Greenpeace says Glenavy residents of Waimate District might be galled at the local Council being awarded best drinking water awards when they recently spent weeks on emergency tank water due to nitrate contamination levels that left their supply undrinkable.

The Otaio water supply from the Waimate District has won the best-tasting tap water competition in this year’s National Water Taste Test run by the Water Industry Operations Group. 

“I suspect it’s galling for some locals to see the Waimate District celebrated for the taste of its drinking water when, earlier this year, Glenavy residents spent weeks trudging to the emergency water tanks for their daily supply after it exceeded maximum allowable levels of nitrate,” says Greenpeace campaigner, Christine Rose. 

Nitrate contamination trends are worsening across Canterbury due to dairy intensification. Recent international studies have found associations between nitrate in drinking water and an increased risk of bowel cancer and preterm birth.

Greenpeace also warns that good taste is not a guarantee of safe water because nitrate has no odour or flavour and is invisible to the human eye.

“It’s important to remember that you can’t taste nitrate contamination, you can’t see it, and you can’t smell it,” says Rose.

Greenpeace contacted the District Council to confirm that the award-winning water had been tested for nitrate. 

“We checked with the District Council, and they confirmed that the Otaio supply is at 0.77 mg/L for nitrate (NO3-N), which is under the 1 mg/L associated with health risks like bowel cancer and preterm birth,” says Rose.

“That is good to hear. The Otaio residents are lucky to have nice-tasting water that’s safe to drink. It’s a basic human right, but many rural people do not have access to safe drinking water due to nitrate contamination predominantly caused by the dairy industry.”

“To ensure that everyone has access to safe, clean and great tasting drinking water, we need to stop the primary sources of nitrate contamination which are synthetic nitrogen fertiliser and too many dairy cows.” 
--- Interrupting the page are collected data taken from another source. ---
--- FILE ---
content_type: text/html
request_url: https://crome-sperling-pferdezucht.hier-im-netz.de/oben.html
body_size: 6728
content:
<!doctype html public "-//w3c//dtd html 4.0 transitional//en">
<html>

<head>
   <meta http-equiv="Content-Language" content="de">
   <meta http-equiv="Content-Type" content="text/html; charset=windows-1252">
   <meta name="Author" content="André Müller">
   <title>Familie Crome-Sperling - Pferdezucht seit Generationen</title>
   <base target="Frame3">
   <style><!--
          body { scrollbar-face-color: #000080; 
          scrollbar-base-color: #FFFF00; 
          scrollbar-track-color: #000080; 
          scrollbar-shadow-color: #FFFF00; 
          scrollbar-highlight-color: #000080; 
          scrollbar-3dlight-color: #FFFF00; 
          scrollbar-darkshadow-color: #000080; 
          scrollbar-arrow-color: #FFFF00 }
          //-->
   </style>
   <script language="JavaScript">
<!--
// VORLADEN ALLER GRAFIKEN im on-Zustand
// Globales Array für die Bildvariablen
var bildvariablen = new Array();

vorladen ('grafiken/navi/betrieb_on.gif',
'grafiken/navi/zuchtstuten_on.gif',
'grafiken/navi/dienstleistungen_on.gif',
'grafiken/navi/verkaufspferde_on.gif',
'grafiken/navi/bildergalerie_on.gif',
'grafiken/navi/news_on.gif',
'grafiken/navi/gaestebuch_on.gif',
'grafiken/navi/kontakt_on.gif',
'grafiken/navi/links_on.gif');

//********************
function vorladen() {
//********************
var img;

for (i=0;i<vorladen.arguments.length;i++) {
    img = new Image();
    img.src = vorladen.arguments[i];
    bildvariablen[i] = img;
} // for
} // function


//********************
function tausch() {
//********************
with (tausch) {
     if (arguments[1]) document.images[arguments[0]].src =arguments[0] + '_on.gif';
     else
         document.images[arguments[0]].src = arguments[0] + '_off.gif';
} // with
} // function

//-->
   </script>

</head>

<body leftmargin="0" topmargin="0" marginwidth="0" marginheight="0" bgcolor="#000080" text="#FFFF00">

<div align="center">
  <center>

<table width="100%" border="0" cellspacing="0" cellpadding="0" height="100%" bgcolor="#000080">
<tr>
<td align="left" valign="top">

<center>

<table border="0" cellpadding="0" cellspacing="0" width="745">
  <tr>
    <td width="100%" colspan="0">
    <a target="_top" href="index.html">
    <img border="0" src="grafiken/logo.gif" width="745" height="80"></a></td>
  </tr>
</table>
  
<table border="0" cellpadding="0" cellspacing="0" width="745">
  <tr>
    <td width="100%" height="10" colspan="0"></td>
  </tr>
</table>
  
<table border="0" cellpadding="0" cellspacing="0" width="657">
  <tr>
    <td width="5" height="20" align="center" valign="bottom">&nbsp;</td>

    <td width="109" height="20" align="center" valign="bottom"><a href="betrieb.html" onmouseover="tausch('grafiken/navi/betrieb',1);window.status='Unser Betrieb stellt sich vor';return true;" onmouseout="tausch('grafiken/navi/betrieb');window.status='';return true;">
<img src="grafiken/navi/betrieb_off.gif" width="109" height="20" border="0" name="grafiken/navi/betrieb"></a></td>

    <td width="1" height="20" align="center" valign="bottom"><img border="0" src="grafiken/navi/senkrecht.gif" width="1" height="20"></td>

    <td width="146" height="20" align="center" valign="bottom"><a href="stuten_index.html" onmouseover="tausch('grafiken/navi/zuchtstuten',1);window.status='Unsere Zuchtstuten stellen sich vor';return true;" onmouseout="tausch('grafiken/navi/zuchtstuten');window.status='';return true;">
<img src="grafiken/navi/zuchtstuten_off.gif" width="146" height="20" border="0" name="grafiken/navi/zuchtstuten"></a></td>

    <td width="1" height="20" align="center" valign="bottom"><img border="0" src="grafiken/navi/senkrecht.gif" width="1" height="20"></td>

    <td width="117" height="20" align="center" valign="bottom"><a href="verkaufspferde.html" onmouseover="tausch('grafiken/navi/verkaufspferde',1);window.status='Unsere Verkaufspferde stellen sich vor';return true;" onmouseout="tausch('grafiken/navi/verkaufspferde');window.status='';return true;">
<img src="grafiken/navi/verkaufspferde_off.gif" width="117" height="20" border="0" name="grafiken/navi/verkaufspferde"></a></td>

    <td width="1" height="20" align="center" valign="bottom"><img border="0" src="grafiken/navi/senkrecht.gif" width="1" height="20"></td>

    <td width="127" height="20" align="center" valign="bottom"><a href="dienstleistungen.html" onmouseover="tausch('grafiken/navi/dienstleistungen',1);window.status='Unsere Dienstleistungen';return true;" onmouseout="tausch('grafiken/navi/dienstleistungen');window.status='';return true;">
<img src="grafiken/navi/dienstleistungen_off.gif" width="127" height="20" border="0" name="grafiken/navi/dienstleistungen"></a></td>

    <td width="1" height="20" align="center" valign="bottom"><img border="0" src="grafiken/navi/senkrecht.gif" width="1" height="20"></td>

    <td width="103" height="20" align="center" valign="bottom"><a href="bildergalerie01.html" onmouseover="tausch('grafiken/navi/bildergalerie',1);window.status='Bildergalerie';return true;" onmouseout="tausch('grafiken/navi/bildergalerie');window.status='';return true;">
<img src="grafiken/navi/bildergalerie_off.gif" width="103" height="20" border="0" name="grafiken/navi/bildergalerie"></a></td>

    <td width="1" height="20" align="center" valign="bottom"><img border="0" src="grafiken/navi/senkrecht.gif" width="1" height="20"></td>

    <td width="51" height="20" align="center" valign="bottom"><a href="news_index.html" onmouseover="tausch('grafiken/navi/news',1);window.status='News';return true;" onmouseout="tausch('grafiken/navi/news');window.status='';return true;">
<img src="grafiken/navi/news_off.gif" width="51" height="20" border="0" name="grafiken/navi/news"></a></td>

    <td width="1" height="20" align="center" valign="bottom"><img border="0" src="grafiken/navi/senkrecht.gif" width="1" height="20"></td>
Late last year, six hundred residents in the Waimate District were unable to drink their tap water for several months. Water supplies to homes in the Lower Waihao and Waikakahi East water schemes were turned off after nitrate levels exceeded 11.3mg/L, which is the maximum allowable value under national drinking water standards.

In November 2021, Greenpeace provided residents with free water testing in Glenavy. Eighty-six per cent of the drinking water samples brought in by local people returned levels over 1mg of nitrate per litre, which research shows starts to increase the risk of bowel cancer.

Sixty-one percent of samples returned a reading over 8mg per litre, which increases the risk of bowel cancer by 32%, and one sample came in at 12mg/L.

They were the highest nitrate readings for any town the organisation ran testing in.

Greenpeace also held a public information meeting in Glenavy in November with public health researcher Dr Tim Chambers, who at the time said, “There is increasing evidence linking exposure to nitrate in drinking water with multiple negative health outcomes, including colorectal cancer, preterm births and neural tube defects. In many studies, the risk of the adverse health outcome was found to occur at drinking water nitrate levels significantly lower than New Zealand’s Drinking Water Standard of 11.3mg/L.”

Dr Chambers has co-authored published research on the health impacts of nitrate, including a paper estimating 100 cases of colorectal cancer and 40 deaths per year were attributable to the contaminant.